##### Data provided

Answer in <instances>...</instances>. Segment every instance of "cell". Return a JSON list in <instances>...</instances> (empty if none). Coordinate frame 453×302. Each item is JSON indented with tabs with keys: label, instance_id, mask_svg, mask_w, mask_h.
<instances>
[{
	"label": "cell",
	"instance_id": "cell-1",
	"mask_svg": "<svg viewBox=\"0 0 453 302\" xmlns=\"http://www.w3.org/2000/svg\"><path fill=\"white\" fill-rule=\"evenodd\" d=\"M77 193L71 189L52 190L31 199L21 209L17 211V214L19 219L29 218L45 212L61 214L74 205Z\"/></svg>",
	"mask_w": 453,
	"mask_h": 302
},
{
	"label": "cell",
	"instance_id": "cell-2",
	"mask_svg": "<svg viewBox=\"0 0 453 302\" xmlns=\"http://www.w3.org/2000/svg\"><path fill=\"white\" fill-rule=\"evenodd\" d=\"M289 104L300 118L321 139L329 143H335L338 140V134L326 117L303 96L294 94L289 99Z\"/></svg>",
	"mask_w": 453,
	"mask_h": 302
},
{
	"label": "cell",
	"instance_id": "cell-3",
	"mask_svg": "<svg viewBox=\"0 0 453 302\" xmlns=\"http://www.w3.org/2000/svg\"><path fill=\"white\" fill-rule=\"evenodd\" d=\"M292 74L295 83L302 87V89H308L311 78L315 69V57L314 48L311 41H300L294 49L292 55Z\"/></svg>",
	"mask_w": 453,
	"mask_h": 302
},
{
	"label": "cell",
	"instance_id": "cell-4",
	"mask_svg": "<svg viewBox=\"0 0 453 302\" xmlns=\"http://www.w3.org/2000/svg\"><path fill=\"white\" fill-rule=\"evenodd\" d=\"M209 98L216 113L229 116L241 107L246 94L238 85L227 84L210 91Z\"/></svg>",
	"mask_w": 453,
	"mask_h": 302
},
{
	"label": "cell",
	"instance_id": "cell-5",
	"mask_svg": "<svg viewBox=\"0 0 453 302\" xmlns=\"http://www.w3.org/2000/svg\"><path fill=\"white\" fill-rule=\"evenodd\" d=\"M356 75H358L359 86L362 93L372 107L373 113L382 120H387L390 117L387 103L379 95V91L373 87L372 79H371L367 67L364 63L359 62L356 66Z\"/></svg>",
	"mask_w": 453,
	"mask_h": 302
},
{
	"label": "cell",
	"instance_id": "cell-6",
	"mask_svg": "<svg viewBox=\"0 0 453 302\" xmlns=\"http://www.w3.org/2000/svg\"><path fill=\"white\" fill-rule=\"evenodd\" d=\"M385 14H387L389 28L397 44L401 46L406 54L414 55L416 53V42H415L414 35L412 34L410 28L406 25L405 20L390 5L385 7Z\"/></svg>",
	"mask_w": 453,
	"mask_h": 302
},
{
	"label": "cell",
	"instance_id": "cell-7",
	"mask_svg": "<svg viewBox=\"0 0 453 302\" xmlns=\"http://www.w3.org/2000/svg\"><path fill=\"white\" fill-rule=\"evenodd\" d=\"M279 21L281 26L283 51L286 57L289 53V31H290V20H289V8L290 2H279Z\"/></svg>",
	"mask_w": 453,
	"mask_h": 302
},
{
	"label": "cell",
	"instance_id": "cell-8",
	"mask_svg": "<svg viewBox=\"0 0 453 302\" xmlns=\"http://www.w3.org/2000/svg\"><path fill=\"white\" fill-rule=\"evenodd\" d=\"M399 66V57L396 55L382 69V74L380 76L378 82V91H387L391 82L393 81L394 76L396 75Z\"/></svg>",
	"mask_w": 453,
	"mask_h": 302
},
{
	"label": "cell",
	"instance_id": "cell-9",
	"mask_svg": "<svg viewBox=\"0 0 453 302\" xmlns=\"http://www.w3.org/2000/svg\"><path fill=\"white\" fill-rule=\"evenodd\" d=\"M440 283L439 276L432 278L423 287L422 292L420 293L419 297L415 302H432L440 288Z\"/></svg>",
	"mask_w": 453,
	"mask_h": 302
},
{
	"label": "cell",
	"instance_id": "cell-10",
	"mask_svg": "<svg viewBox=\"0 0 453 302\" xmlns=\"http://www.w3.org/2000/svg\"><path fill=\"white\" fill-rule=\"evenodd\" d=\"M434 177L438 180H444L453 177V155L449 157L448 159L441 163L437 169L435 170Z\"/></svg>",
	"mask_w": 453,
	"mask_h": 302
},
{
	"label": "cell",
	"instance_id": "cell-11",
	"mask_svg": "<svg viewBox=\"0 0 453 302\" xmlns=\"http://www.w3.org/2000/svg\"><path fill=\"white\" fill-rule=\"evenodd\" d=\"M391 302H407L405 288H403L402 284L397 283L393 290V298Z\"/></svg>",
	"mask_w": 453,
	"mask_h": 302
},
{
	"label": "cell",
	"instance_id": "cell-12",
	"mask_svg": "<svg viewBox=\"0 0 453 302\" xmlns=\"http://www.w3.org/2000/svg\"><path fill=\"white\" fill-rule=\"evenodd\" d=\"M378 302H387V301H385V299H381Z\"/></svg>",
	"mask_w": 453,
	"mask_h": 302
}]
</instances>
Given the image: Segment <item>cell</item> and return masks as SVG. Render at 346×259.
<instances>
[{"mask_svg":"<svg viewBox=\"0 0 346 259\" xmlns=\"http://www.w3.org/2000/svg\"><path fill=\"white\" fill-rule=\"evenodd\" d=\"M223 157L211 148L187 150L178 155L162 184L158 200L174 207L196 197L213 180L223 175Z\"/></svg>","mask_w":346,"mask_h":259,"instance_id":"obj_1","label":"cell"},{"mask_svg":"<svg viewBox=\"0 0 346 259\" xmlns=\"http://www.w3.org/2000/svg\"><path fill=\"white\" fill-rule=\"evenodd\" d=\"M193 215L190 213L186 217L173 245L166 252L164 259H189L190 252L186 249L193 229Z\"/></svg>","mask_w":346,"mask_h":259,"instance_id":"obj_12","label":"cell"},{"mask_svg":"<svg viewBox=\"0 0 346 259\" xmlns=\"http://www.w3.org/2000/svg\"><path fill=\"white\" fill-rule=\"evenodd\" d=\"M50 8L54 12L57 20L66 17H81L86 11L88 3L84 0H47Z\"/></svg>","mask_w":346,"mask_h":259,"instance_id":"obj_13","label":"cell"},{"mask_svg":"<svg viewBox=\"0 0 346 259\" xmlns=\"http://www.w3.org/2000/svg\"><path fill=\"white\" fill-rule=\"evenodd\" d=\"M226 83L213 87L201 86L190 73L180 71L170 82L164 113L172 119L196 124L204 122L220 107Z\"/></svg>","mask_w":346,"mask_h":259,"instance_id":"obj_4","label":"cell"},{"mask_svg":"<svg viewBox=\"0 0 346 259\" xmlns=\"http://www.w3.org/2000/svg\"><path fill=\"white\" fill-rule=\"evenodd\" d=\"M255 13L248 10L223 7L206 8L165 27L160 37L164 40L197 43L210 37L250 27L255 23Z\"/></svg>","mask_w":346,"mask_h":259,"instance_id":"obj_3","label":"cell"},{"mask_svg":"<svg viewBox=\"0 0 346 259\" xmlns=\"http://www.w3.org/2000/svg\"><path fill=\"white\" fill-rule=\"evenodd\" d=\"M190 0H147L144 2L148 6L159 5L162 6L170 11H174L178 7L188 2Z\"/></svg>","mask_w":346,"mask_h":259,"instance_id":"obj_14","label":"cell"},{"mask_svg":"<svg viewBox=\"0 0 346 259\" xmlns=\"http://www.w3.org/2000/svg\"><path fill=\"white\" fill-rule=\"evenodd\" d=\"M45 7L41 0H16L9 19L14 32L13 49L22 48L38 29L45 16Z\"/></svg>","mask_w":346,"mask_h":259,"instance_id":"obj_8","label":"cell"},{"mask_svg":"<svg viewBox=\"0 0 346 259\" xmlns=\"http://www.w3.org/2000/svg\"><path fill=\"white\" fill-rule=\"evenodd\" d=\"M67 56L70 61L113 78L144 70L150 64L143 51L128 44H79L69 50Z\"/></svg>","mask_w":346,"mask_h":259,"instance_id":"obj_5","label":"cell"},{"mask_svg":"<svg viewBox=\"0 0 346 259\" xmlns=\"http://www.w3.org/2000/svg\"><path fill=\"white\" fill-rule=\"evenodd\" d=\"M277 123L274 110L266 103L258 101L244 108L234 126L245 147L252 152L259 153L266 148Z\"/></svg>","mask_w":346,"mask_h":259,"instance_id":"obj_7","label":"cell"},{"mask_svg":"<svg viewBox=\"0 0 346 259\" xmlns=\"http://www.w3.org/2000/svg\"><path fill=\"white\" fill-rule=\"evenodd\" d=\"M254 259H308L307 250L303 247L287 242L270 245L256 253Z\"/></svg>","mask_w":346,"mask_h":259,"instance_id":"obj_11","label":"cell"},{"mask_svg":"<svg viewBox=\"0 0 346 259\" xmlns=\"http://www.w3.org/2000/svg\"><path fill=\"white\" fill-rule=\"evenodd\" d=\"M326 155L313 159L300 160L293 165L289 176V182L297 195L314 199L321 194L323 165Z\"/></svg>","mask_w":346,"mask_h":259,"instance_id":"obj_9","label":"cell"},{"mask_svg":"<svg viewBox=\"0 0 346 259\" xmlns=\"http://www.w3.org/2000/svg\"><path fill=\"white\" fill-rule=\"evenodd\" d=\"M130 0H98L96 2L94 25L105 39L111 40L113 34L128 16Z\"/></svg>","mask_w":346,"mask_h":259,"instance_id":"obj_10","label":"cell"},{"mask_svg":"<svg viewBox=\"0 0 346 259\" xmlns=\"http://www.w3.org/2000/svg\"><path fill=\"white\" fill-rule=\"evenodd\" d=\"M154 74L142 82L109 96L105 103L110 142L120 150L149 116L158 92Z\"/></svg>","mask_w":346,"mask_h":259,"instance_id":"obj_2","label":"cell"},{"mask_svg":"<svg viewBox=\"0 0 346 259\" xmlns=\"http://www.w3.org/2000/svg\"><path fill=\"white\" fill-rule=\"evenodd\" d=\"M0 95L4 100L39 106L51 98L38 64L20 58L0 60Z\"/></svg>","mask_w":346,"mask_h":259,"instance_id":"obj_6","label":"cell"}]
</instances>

##########
##### Data provided

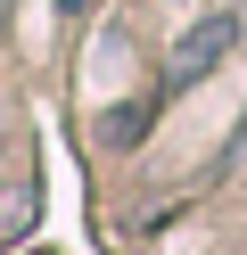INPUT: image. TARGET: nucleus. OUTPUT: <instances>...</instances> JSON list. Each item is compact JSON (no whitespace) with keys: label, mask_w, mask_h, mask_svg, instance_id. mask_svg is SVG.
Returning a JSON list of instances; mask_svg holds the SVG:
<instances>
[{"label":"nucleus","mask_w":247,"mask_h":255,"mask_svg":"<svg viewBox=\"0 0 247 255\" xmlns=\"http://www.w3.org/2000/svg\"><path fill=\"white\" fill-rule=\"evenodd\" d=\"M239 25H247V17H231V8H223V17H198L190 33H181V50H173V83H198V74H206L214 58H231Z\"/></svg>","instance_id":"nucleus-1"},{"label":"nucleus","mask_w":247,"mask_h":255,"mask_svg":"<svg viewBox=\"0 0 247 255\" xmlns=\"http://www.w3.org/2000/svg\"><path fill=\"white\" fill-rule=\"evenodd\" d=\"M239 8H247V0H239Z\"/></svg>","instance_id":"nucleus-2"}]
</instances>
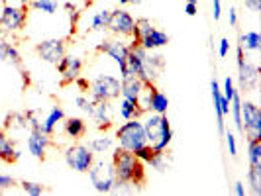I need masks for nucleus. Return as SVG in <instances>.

##########
##### Data provided

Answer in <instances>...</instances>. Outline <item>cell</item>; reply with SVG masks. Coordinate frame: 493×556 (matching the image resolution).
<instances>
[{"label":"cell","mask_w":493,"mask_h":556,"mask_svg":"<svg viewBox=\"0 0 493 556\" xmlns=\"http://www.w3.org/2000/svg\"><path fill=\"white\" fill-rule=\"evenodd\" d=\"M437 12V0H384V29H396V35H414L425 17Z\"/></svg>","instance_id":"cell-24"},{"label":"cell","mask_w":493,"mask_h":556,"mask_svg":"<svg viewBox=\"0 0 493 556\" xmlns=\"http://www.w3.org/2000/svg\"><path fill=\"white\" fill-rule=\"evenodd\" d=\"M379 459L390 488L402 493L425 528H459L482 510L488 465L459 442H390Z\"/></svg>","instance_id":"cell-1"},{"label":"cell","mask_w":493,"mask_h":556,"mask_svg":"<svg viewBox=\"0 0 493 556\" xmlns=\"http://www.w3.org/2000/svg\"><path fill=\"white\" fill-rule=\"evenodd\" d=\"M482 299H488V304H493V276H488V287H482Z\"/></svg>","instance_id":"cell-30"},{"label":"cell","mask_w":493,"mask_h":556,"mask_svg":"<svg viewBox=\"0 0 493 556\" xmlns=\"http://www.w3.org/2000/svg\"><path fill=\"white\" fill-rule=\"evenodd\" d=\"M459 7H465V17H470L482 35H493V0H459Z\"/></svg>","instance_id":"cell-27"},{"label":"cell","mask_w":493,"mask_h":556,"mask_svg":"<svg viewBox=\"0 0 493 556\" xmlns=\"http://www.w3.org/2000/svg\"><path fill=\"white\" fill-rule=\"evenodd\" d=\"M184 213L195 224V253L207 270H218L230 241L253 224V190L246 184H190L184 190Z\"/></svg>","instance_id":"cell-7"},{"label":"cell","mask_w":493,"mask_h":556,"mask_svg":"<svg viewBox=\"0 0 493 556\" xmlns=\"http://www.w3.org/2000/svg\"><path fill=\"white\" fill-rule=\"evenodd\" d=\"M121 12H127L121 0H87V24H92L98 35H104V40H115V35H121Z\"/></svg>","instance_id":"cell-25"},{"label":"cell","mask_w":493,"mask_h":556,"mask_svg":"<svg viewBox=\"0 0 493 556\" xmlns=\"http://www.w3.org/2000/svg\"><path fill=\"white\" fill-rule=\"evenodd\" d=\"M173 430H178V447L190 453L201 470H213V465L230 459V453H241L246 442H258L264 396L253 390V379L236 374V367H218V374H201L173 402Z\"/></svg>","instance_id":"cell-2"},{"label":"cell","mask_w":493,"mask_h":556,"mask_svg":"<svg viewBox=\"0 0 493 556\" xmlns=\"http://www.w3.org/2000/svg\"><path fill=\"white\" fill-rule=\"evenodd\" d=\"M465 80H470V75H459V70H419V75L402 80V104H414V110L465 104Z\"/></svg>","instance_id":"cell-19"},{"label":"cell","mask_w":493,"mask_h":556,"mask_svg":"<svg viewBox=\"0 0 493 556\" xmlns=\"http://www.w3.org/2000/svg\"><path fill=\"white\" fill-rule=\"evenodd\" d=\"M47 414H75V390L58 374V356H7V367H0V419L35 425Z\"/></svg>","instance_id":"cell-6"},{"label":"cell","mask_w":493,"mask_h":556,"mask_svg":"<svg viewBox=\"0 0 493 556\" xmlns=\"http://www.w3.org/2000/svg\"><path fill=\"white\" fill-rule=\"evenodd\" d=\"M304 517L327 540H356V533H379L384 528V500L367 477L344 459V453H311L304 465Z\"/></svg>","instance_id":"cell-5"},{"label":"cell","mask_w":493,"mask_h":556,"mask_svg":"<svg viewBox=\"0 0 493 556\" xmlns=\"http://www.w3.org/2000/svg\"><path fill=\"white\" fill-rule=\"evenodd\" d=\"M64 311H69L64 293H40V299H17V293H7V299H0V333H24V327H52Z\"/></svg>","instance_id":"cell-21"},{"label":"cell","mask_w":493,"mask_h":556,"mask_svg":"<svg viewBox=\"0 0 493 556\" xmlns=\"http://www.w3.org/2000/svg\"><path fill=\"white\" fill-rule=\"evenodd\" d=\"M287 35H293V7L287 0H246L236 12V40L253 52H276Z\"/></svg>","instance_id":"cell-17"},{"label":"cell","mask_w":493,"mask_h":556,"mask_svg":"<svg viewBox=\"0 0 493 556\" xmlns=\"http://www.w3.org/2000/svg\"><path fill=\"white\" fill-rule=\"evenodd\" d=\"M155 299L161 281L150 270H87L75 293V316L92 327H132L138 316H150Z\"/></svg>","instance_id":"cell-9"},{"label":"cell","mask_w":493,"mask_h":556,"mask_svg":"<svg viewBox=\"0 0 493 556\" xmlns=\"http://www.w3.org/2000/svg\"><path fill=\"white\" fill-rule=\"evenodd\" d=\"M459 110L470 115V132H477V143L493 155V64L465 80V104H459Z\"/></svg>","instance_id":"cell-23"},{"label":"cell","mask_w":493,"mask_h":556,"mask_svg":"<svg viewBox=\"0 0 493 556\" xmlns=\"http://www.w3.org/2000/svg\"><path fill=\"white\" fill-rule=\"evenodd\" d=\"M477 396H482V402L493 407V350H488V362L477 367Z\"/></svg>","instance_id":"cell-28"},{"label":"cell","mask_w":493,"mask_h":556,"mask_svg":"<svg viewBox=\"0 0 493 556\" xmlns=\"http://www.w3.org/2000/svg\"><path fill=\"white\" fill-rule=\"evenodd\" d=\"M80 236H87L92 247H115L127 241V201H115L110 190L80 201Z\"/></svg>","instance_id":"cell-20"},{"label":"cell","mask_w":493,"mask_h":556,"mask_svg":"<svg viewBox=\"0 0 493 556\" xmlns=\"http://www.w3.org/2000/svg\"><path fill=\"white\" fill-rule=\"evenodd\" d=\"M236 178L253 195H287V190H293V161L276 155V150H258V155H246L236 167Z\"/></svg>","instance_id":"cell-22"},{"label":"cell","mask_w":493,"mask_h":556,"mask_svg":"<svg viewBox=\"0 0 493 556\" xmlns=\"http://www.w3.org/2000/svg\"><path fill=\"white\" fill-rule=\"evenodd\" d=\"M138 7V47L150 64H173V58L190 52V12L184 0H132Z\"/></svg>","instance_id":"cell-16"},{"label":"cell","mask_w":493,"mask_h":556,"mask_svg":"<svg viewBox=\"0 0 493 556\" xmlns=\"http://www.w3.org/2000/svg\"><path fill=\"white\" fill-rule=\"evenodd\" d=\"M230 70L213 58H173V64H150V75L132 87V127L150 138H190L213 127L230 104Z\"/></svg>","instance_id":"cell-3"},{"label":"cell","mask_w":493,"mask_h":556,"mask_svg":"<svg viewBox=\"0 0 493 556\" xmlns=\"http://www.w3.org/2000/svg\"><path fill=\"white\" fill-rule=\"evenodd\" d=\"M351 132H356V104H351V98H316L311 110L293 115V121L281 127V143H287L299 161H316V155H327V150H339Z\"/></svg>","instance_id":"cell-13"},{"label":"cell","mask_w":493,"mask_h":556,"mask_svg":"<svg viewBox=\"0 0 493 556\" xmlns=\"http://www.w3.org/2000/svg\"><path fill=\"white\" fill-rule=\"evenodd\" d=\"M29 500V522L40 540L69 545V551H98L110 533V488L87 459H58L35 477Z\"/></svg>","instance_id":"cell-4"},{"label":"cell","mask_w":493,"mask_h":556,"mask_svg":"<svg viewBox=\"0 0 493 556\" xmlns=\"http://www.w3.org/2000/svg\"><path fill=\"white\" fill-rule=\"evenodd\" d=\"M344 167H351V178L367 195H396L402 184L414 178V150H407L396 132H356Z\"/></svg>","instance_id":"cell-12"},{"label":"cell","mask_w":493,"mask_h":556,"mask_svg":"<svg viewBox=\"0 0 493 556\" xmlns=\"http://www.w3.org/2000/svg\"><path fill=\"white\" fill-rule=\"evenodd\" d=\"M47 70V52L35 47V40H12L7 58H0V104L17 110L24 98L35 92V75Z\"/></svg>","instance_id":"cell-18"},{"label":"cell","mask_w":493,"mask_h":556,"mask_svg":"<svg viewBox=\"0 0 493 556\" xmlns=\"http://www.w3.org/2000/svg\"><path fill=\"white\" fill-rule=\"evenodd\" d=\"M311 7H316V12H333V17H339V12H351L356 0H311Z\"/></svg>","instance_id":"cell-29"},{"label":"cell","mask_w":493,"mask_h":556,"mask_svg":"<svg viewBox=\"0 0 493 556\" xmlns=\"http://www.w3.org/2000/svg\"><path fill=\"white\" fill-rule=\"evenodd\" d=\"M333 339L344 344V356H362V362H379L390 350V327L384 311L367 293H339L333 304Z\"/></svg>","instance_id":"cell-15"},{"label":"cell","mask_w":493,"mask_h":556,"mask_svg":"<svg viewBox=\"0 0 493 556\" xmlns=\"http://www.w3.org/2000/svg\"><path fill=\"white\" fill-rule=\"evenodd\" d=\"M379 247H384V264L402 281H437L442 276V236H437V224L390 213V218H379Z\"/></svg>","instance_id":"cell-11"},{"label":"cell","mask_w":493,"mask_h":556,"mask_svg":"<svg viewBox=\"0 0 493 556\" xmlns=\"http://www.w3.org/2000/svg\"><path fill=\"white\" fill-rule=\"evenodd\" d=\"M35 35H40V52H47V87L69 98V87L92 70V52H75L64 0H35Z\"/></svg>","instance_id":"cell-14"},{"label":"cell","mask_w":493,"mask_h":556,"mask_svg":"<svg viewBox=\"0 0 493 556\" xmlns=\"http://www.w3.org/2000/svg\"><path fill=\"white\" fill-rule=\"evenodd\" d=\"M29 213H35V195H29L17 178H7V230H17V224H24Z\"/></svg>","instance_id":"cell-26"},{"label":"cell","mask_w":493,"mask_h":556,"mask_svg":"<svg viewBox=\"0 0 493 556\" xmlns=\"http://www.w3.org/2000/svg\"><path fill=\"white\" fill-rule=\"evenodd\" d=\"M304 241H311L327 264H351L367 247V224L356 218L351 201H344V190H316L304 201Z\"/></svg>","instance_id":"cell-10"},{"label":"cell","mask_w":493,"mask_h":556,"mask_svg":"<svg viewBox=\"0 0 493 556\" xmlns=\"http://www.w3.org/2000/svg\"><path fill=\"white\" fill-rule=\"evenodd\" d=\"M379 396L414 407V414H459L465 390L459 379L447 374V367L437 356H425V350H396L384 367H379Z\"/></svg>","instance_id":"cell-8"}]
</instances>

##########

## Stated exercise
Duplicate the lines of the records between the line holding "INPUT: image. TARGET: nucleus." and the line holding "I need masks", inclusive, and leave the pictures out of your copy.

## Reply
INPUT: image. TARGET: nucleus. OUTPUT: <instances>...</instances> JSON list. Each item is compact JSON (no whitespace) with keys: label, mask_w, mask_h, mask_svg, instance_id. mask_svg is SVG.
Returning a JSON list of instances; mask_svg holds the SVG:
<instances>
[{"label":"nucleus","mask_w":247,"mask_h":255,"mask_svg":"<svg viewBox=\"0 0 247 255\" xmlns=\"http://www.w3.org/2000/svg\"><path fill=\"white\" fill-rule=\"evenodd\" d=\"M239 25H247V17H231V8H223V17H198L190 33H181V50H173V83H198V74H206L214 58H231Z\"/></svg>","instance_id":"nucleus-1"},{"label":"nucleus","mask_w":247,"mask_h":255,"mask_svg":"<svg viewBox=\"0 0 247 255\" xmlns=\"http://www.w3.org/2000/svg\"><path fill=\"white\" fill-rule=\"evenodd\" d=\"M239 8H247V0H239Z\"/></svg>","instance_id":"nucleus-2"}]
</instances>
I need masks for nucleus. Return as SVG in <instances>.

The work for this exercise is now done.